The difference here is that we’ve removed the generator feature, so that when an instance of the Primes class is created, it takes the maximum value as its argument and then builds a list of the primes up to that value by calling the genPrimes() method. As this method doesn’t require access to any of the class’s instance variables, I’ve declared it to be a static method. The method is declared to be static by using the built-in @staticmethod decorator on line 21. This is just an alternative to the technique we used in the earlier post to declare a static method.
We also define a second static method gaps() on line 36 which counts the number of times each gap between successive primes occurs, and stores the result in a dictionary.
With this code out of the way, we can now look at how to overload the [ ] operator. The example here is a bit artificial, but it illustrates most of the features required. The idea is that if the user enters a single int, that value is used as a key in the dictionary containing the data on the frequency of gaps between primes. If the dictionary contains that key, we want to return the number of times that gap was found; if it doesn’t contain the key, we should return 0.
If the user enters 2 or 3 values as the key, this is to be interpreted as a slice from the list of primes, and the corresponding slice should be returned.
++++++++++
» Exercise prompt: Rewrite the paragraph of the Primes class excerpt that begins "With this code out of the way" as a short bulleted list that keeps its main facts.

» Data lines:
++++++++++
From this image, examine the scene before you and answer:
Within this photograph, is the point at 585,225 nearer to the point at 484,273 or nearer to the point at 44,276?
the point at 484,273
++++++++++
» The answer:
- The next topic is overloading the [ ] operator.
- The example is somewhat artificial but shows most of the required features.
- A single int entered by the user is used as a key in the dictionary of how often each gap between primes occurs.
- If the dictionary has that key, the number of times that gap was found is returned; if not, 0 is returned.